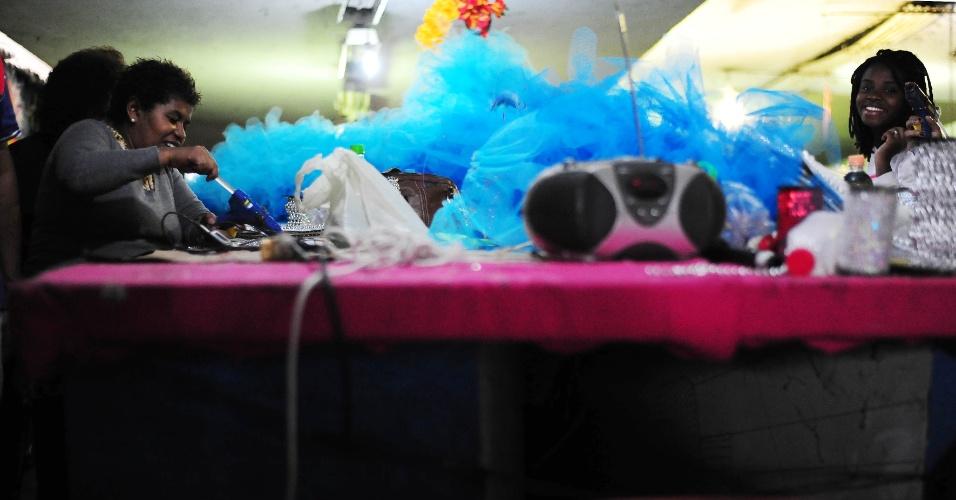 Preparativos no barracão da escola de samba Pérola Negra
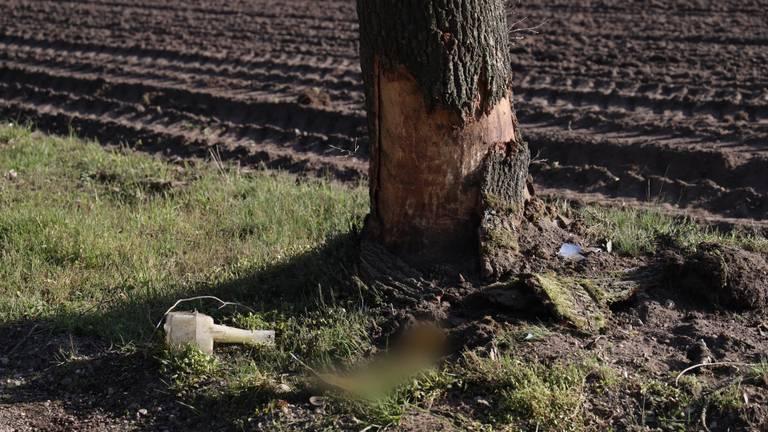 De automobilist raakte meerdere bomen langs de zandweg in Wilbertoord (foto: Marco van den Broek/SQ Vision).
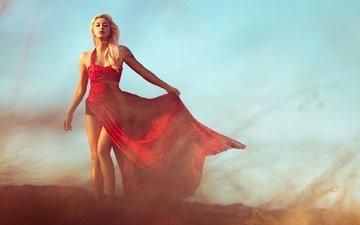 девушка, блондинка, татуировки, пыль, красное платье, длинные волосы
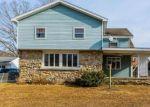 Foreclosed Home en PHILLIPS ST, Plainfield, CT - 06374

▸ **Activity**:
Starting where a line contains "De automobilist raakte" and finishing at the last line above, set down every line exactly as it reads, with no pictures.

▸ **Expected answer**:
 De automobilist raakte meerdere bomen langs de zandweg in Wilbertoord (foto: Marco van den Broek/SQ Vision).
 девушка, блондинка, татуировки, пыль, красное платье, длинные волосы
 Foreclosed Home en PHILLIPS ST, Plainfield, CT - 06374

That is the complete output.